Weeks Medical CenterBerlin, NH
202d

About The Position

The Patient Access Representative performs a variety of functions within the Patient Access Department related to accurate and timely collection of patient demographic information, insurance verification, co-pay collection, and determining and obtaining applicable signatures. This role emphasizes the importance of exemplary customer service and understanding relevant legal concepts such as confidentiality and patient rights. The representative will complete other tasks as assigned by Patient Access management.

Requirements

  • High School Diploma or equivalent.
  • Good communication and customer service skills with a pleasant, clear speaking voice.
  • Good organizational skills with the ability to prioritize workload.
  • One (1) year of hospital or health care experience in registration or business office environment preferred.
  • Demonstrated knowledge and use of applicable software applications.
  • Knowledge of medical terminology and insurance preferred.

Responsibilities

  • Functions as primary receptionist for all incoming patients to the department.
  • Maintains excellent customer service skills, recognizing the needs of patients, families, and visitors, as well as co-workers and other staff.
  • Checks patients in and out for their appointments, printing visit summaries and appointment cards as necessary.
  • Enters all required data into the appropriate electronic medical record modules, verifies demographic and insurance information, and revises it as necessary.
  • Reviews orders for accuracy and completeness as necessary.
  • Places patients on the ED Tracking board and monitors for active orders as needed.
  • Responsible for making status changes for patients based on ADT orders in some areas.
  • Utilizes AccuReg software to verify insurance coverage and registration accuracy, making changes and notifying other departments as necessary.
  • Obtains and witnesses appropriate signatures on consent to treat and all required documentation (i.e.
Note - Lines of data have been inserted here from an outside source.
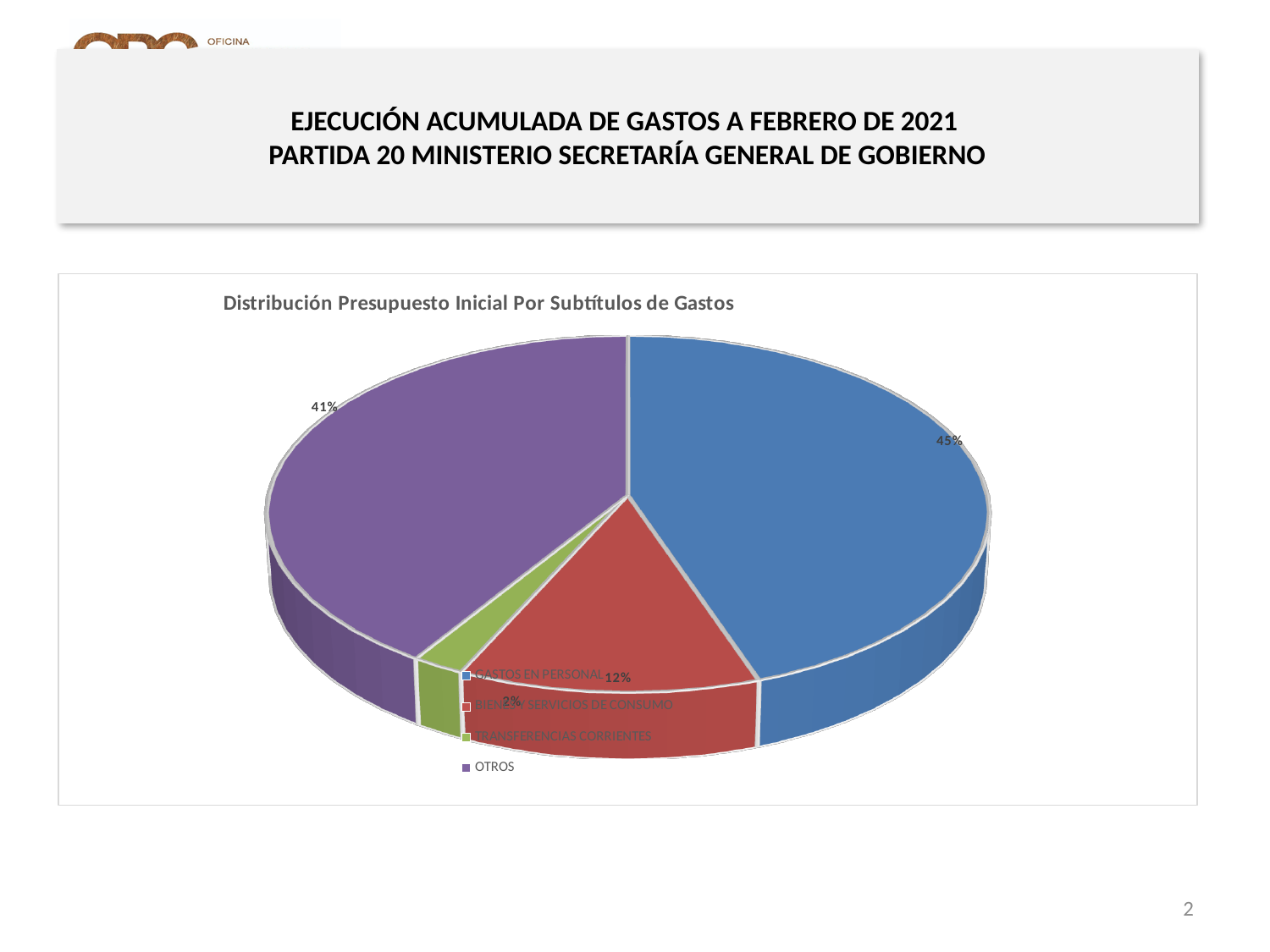
What kind of chart is shown on the slide? Pie chart Which category has the largest share of the pie? GASTOS EN PERSONAL What is the title of the chart? Distribución Presupuesto Inicial Por Subtítulos de Gastos Which category has the smallest share of the pie? TRANSFERENCIAS CORRIENTES Which is larger, the share for BIENES Y SERVICIOS DE CONSUMO or the share for TRANSFERENCIAS CORRIENTES? BIENES Y SERVICIOS DE CONSUMO What colour is the slice for OTROS? Purple What share of the pie does TRANSFERENCIAS CORRIENTES represent? 2% What is the difference in percentage points between GASTOS EN PERSONAL and OTROS? 4 percentage points What share of the pie does BIENES Y SERVICIOS DE CONSUMO represent? 12% How many categories does the pie chart show? 4 What share of the pie does GASTOS EN PERSONAL represent? 45%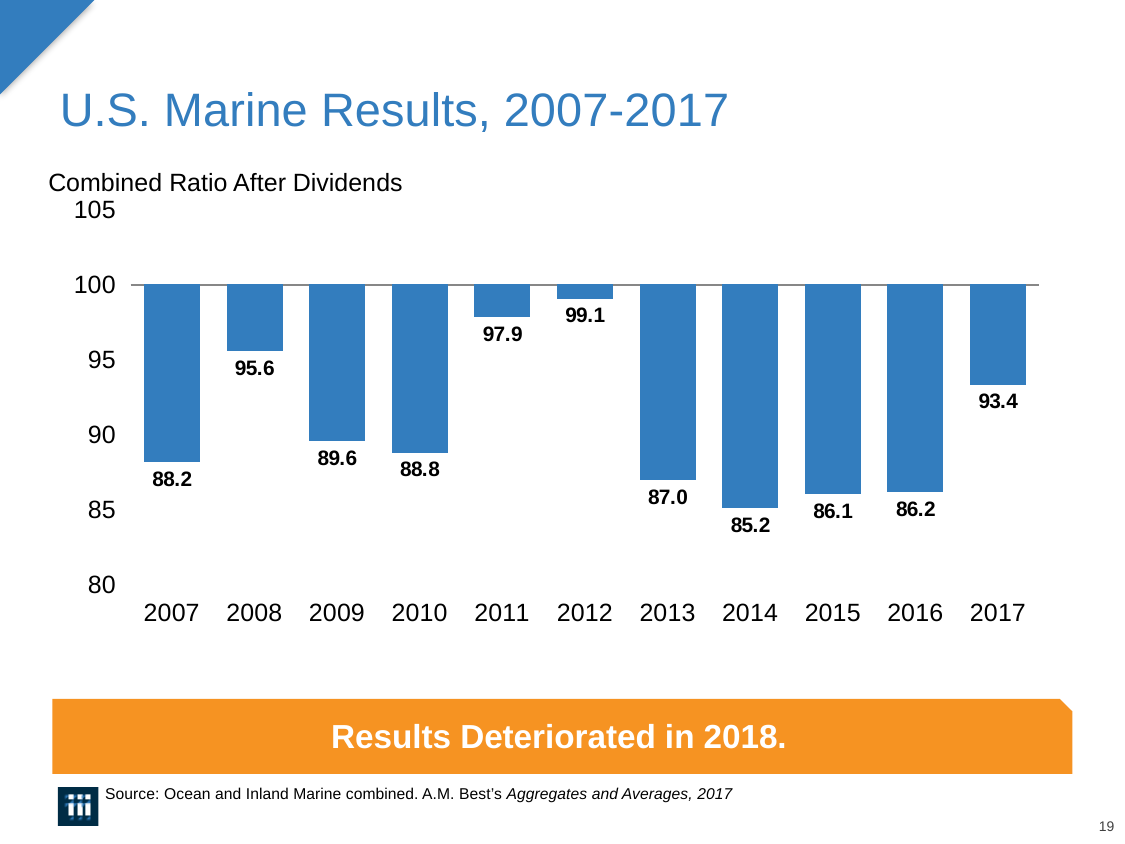
Does the combined ratio rise or fall from 2012 to 2014? fall What is the combined ratio after dividends for 2014? 85.2 Is the combined ratio for 2013 greater or less than 90? less What is the combined ratio after dividends for 2017? 93.4 Which year has the lowest combined ratio after dividends? 2014 How many years are shown on the chart? 11 What is the difference between the combined ratio in 2012 and in 2014? 13.9 What is the title of the chart? U.S. Marine Results, 2007-2017 What kind of chart is shown on the slide? bar chart Which year has the highest combined ratio after dividends? 2012 What is the combined ratio after dividends for 2007? 88.2 Which year has a higher combined ratio, 2008 or 2011? 2011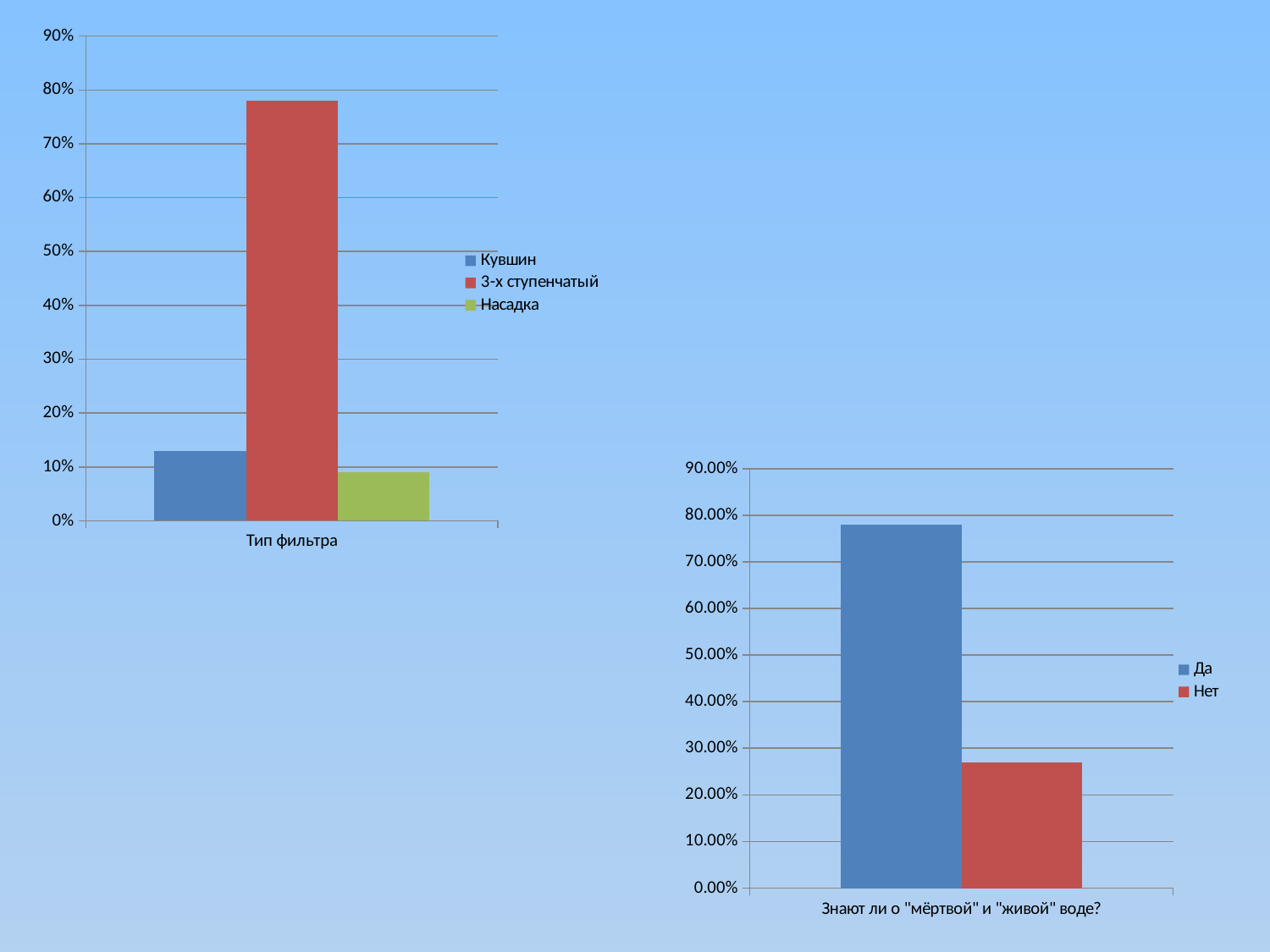
On the left chart (Тип фильтра), which series has the lowest value? Насадка On the left chart (Тип фильтра), which series has the highest value? 3-х ступенчатый On the right chart (Знают ли о "мёртвой" и "живой" воде?), is the value for Нет greater or less than 30.00%? less On the left chart (Тип фильтра), is the value for 3-х ступенчатый greater or less than 70%? greater What kind of chart is the left chart (Тип фильтра)? bar chart On the right chart (Знают ли о "мёртвой" и "живой" воде?), is the value for Да greater or less than 70.00%? greater On the left chart (Тип фильтра), which is larger, Кувшин or Насадка? Кувшин On the right chart (Знают ли о "мёртвой" и "живой" воде?), which series has the higher value? Да How many series does the legend of the right chart (Знают ли о "мёртвой" и "живой" воде?) list? 2 How many series does the legend of the left chart (Тип фильтра) list? 3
IMM, ABN, etc.).
  • Scans all insurance cards (front and back) and obtains/scans relevant documents for the medical record.
  • Refers possible payment problems to the appropriate financial counselor.
  • Collects payments for services or co-payments from patients as required, following EMTALA regulations for emergency department patients.
  • Reconciles cash drawer.
  • Attaches referral/ARM to appointments as needed.
  • Handles all incoming phone calls to the department, paging responsibilities for the hospital and paging of on-call staff as needed per facility.
  • Monitors all alarms and security cameras, paging using the emergency code system as needed.
  • Proactively utilizes slow periods in a creative and business-minded manner, performing tasks such as organizing, sorting, reviewing own registrations for accuracy, aiding a coworker, cross-training, etc.
  • Performs additional duties as assigned.
  • Adheres to facility Values, Service Excellence, and Standards of Excellence.